— WRITTEN REQUEST —
In the data that follows, find the line containing "In terms of spatial"; then quote that line and every line after it, exactly, through the last one.

— DATA ROWS —
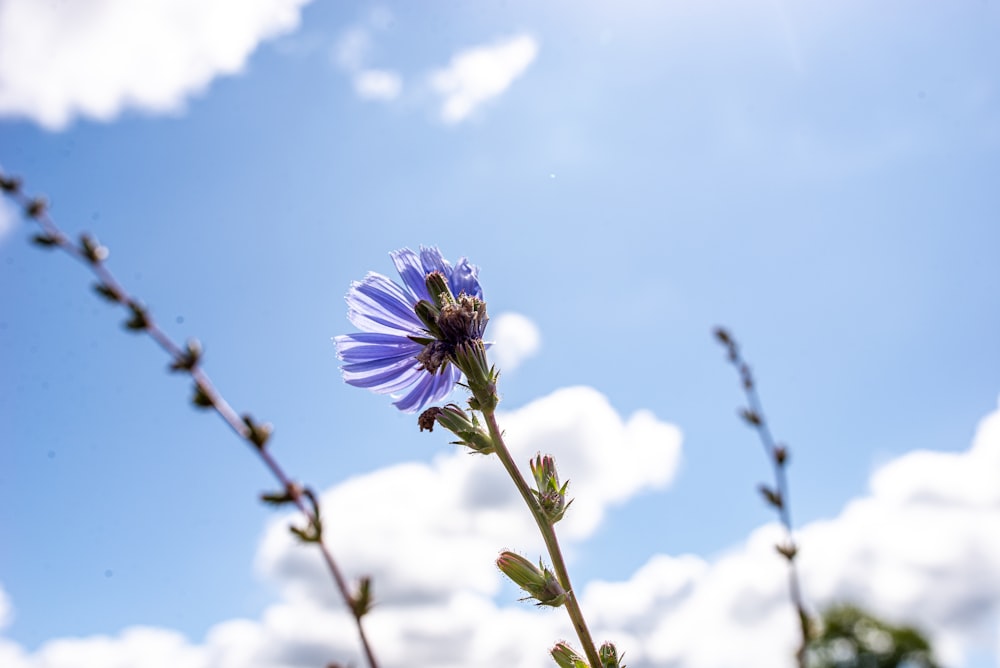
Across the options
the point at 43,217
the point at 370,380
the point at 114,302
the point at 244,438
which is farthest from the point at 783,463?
the point at 43,217

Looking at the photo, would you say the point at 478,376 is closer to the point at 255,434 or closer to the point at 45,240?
the point at 255,434

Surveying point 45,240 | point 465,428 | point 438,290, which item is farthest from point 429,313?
point 45,240

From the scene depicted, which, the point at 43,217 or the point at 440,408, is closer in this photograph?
the point at 440,408

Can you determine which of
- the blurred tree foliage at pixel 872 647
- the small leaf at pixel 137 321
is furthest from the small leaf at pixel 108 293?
the blurred tree foliage at pixel 872 647

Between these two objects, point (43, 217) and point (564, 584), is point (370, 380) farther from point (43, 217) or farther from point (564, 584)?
point (43, 217)

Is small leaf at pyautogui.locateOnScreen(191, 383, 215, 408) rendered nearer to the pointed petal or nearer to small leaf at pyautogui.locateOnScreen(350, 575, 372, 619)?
the pointed petal
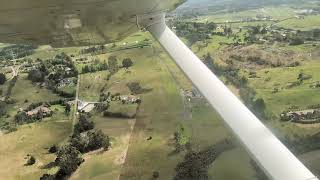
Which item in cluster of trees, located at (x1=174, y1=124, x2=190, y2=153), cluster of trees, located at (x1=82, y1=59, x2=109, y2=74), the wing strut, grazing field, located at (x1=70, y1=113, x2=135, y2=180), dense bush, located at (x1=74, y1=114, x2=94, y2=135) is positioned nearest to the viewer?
the wing strut

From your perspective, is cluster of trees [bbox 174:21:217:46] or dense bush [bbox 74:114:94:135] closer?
dense bush [bbox 74:114:94:135]

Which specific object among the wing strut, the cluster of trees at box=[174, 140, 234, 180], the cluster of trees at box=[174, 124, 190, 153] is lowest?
the cluster of trees at box=[174, 124, 190, 153]

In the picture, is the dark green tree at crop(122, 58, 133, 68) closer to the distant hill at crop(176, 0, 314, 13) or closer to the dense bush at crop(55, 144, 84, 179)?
the dense bush at crop(55, 144, 84, 179)

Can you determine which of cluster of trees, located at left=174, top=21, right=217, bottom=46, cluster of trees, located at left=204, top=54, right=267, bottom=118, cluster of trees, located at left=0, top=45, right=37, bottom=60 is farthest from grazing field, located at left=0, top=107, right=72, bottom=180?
cluster of trees, located at left=0, top=45, right=37, bottom=60

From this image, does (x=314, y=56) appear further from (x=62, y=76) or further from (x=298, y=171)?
(x=298, y=171)

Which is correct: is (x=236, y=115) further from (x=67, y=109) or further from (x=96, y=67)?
(x=96, y=67)

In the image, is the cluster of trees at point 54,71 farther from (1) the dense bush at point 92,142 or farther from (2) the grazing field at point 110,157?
(1) the dense bush at point 92,142
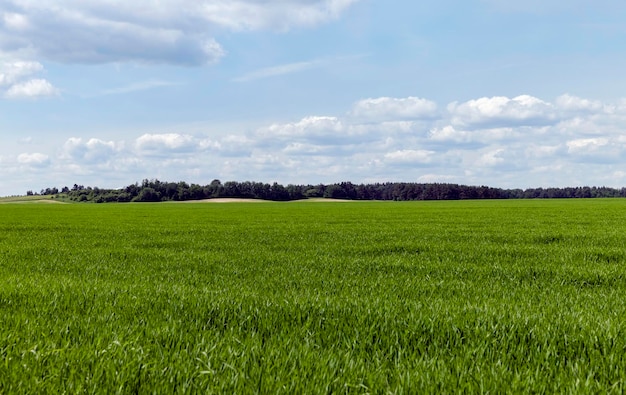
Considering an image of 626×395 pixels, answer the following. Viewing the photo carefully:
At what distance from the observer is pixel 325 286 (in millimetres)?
9328

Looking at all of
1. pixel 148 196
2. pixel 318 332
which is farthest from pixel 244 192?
pixel 318 332

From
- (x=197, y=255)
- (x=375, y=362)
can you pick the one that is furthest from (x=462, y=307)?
(x=197, y=255)

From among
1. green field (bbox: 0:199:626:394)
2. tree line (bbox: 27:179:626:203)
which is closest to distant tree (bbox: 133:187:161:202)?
tree line (bbox: 27:179:626:203)

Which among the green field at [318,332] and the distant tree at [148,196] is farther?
the distant tree at [148,196]

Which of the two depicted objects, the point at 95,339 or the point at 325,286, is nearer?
the point at 95,339

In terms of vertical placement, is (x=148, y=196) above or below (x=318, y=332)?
above

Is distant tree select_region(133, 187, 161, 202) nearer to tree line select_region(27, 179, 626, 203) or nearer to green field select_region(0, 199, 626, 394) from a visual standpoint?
tree line select_region(27, 179, 626, 203)

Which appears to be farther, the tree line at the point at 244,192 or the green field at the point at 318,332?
the tree line at the point at 244,192

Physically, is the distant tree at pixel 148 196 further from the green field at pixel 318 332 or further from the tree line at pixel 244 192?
the green field at pixel 318 332

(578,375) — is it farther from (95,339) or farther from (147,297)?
(147,297)

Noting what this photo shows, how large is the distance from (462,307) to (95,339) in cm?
474

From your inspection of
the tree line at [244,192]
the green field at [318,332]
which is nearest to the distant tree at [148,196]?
the tree line at [244,192]

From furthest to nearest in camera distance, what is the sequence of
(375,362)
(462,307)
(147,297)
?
1. (147,297)
2. (462,307)
3. (375,362)

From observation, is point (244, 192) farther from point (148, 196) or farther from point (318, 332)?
point (318, 332)
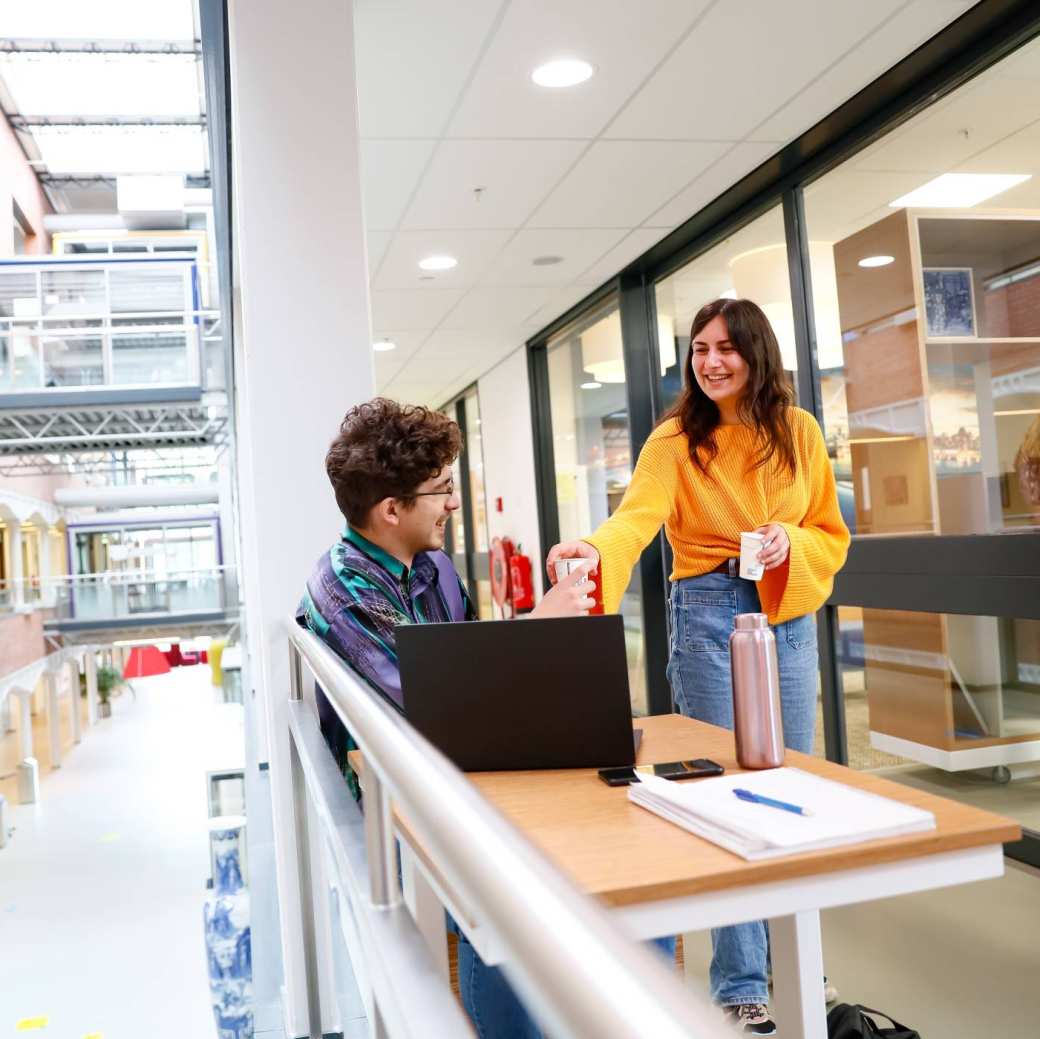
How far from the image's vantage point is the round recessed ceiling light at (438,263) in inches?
211

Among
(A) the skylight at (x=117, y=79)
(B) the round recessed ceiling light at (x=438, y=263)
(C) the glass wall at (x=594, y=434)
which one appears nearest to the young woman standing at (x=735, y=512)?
(B) the round recessed ceiling light at (x=438, y=263)

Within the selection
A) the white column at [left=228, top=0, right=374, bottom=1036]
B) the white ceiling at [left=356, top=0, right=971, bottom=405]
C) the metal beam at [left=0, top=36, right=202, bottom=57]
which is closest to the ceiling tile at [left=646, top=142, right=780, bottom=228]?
the white ceiling at [left=356, top=0, right=971, bottom=405]

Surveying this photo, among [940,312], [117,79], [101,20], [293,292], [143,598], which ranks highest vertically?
[117,79]

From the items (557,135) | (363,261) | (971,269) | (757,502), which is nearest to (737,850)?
(757,502)

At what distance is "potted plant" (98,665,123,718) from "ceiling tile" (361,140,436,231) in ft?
70.0

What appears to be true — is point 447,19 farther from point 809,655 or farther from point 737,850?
point 737,850

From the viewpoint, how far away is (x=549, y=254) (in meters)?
5.48

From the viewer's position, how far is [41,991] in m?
7.57

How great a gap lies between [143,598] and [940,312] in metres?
17.3

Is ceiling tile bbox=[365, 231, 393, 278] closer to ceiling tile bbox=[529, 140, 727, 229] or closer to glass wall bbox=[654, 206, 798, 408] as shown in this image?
ceiling tile bbox=[529, 140, 727, 229]

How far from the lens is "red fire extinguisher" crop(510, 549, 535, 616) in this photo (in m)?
8.21

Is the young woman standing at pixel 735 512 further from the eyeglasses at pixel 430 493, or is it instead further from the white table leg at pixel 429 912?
the white table leg at pixel 429 912

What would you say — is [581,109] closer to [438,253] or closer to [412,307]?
[438,253]

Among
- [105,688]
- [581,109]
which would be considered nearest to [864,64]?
[581,109]
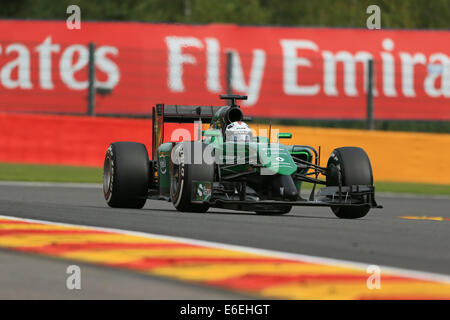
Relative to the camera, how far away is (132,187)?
37.1ft

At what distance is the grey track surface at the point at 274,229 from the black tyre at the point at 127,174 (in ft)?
0.67

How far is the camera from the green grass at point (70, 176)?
54.4 ft

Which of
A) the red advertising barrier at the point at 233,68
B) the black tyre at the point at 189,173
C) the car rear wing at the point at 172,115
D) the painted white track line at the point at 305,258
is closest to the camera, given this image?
the painted white track line at the point at 305,258

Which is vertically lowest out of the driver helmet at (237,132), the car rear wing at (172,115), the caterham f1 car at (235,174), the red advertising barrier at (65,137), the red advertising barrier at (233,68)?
the caterham f1 car at (235,174)

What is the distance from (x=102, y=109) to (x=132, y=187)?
34.7 ft

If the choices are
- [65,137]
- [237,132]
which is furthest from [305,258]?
[65,137]

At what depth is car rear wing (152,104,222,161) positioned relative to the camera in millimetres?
11930

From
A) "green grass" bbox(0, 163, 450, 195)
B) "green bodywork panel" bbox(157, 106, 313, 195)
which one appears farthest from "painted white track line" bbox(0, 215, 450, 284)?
"green grass" bbox(0, 163, 450, 195)

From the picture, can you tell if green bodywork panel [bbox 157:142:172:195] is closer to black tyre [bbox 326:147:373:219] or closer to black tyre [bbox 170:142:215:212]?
black tyre [bbox 170:142:215:212]

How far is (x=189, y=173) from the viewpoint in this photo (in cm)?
1023

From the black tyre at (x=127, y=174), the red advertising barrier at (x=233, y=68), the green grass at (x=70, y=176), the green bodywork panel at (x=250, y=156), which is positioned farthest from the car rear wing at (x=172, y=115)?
the red advertising barrier at (x=233, y=68)

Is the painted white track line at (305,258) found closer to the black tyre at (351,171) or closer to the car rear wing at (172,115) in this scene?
the black tyre at (351,171)

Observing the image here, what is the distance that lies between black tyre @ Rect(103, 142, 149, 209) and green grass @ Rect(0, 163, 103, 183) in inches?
204

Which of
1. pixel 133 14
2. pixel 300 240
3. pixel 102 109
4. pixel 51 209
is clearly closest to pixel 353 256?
pixel 300 240
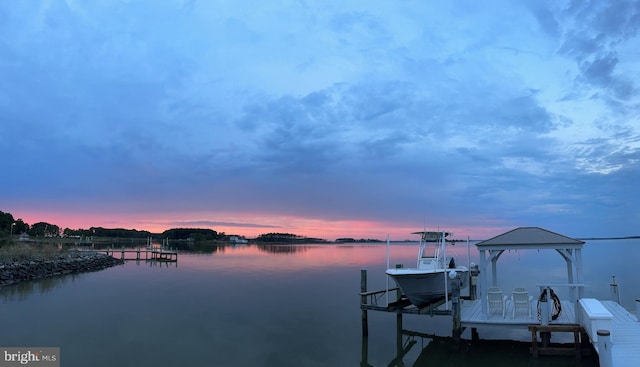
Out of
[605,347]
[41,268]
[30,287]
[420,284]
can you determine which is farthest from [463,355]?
[41,268]

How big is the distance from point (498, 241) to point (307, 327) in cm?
955

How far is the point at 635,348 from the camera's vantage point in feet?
32.2

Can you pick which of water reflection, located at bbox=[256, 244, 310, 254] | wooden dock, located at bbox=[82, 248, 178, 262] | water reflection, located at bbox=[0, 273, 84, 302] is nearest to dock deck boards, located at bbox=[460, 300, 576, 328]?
water reflection, located at bbox=[0, 273, 84, 302]

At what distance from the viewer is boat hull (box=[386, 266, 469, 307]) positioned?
1513 centimetres

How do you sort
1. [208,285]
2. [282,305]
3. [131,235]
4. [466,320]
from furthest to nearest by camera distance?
1. [131,235]
2. [208,285]
3. [282,305]
4. [466,320]

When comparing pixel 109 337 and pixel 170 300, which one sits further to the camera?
pixel 170 300

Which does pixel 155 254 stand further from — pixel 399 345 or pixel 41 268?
pixel 399 345

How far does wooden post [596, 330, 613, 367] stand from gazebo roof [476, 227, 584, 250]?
182 inches

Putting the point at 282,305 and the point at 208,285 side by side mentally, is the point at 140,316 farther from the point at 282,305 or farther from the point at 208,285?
the point at 208,285

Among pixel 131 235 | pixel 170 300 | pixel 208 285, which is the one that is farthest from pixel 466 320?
pixel 131 235

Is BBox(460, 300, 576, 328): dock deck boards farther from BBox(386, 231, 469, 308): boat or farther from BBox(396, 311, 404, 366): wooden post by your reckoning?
BBox(396, 311, 404, 366): wooden post

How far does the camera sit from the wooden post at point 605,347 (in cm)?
841

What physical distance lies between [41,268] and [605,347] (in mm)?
42859

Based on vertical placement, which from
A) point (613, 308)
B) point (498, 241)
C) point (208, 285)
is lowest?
point (208, 285)
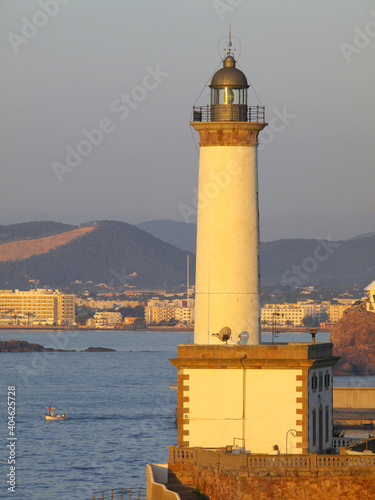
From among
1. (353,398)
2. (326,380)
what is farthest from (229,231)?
(353,398)

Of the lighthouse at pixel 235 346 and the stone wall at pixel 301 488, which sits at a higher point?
the lighthouse at pixel 235 346

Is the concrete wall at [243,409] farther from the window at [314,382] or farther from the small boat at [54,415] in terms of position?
the small boat at [54,415]

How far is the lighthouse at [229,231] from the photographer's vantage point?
33.0m

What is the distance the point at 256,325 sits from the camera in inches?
1304

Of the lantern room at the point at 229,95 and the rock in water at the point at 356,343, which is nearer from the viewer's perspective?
the lantern room at the point at 229,95

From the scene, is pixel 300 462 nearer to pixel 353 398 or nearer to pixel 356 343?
pixel 353 398

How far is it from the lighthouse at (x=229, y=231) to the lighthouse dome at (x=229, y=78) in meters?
1.16

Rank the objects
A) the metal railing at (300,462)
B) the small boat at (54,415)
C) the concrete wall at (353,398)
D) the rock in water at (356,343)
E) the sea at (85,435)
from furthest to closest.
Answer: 1. the rock in water at (356,343)
2. the small boat at (54,415)
3. the concrete wall at (353,398)
4. the sea at (85,435)
5. the metal railing at (300,462)

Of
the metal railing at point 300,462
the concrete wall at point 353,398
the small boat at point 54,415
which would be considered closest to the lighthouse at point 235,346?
the metal railing at point 300,462

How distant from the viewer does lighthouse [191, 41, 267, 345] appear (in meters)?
33.0

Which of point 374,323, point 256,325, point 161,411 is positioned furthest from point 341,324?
point 256,325

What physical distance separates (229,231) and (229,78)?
4513 mm

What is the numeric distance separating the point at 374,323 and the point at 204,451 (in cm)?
15555

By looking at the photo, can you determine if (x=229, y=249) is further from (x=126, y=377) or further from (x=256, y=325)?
(x=126, y=377)
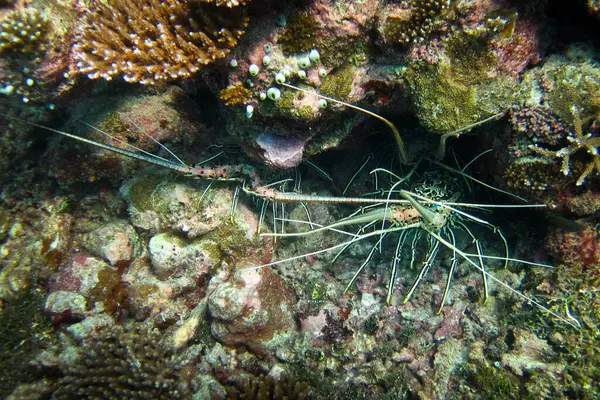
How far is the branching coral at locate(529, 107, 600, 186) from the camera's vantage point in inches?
98.5

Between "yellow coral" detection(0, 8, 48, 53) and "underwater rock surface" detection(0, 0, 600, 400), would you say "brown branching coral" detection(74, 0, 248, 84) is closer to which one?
"underwater rock surface" detection(0, 0, 600, 400)

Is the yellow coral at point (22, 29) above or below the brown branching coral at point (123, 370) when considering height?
above

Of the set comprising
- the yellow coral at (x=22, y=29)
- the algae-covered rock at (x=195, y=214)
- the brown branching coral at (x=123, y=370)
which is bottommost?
the brown branching coral at (x=123, y=370)

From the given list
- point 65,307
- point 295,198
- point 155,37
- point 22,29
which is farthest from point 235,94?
point 65,307

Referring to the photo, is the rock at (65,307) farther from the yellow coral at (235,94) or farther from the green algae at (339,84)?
the green algae at (339,84)

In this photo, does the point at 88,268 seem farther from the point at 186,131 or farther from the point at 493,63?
the point at 493,63

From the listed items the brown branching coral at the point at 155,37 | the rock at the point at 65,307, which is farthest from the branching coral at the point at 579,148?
the rock at the point at 65,307

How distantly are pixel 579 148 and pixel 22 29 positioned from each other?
5.02m

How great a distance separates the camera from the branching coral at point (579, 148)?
8.21 ft

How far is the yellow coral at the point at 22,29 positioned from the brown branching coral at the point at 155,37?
30 centimetres

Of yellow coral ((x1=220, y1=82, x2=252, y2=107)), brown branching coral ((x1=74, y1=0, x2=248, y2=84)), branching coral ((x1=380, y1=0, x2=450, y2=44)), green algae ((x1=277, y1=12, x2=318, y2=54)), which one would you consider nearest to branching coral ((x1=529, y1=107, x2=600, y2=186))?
branching coral ((x1=380, y1=0, x2=450, y2=44))

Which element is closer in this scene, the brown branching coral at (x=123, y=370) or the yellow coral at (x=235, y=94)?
the yellow coral at (x=235, y=94)

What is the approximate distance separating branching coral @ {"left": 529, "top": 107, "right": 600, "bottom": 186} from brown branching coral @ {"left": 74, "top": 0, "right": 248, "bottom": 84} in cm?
293

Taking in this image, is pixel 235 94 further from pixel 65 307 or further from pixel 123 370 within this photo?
pixel 65 307
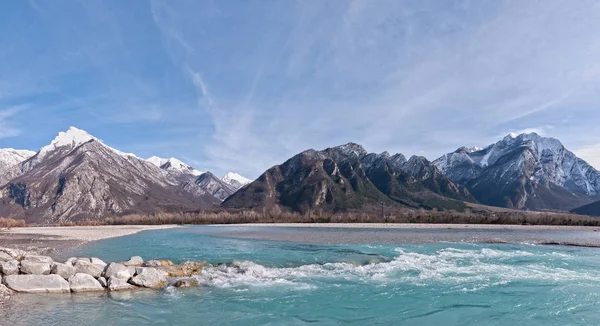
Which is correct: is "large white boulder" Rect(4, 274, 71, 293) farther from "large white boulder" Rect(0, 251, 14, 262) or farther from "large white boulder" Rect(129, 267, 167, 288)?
"large white boulder" Rect(0, 251, 14, 262)

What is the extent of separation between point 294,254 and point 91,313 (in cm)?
2210

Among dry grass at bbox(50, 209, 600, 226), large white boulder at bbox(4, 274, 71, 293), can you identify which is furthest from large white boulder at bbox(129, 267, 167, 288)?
dry grass at bbox(50, 209, 600, 226)

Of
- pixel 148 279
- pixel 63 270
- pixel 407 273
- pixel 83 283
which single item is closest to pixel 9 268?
pixel 63 270

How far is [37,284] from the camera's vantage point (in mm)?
19391

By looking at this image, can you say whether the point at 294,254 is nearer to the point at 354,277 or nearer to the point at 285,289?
the point at 354,277

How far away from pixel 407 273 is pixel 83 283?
18.8 meters

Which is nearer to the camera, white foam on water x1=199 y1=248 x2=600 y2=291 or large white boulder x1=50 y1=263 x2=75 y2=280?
large white boulder x1=50 y1=263 x2=75 y2=280

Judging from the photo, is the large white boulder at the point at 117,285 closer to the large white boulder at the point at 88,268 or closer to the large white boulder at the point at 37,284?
the large white boulder at the point at 88,268

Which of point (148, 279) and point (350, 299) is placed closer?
point (350, 299)

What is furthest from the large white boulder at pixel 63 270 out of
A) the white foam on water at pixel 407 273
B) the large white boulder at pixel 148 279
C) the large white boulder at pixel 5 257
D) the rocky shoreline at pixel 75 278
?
the white foam on water at pixel 407 273

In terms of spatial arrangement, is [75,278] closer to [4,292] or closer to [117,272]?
[117,272]

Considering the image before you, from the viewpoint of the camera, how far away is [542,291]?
2034cm

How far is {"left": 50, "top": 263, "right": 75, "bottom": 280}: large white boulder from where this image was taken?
20.6 meters

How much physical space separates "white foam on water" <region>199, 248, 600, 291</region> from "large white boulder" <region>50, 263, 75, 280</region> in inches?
270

— RESULT —
In terms of spatial arrangement, is [75,278] closer to [4,292] or closer to [117,272]?
[117,272]

Considering the image before you, from the viewpoint of the camera, how far away is [542,291]?
2034cm

How far is {"left": 50, "top": 263, "right": 75, "bottom": 280}: large white boulder from where this image was taken?
20.6 meters

How much physical space separates "white foam on water" <region>199, 248, 600, 291</region> from "large white boulder" <region>50, 263, 75, 280</region> in inches?
270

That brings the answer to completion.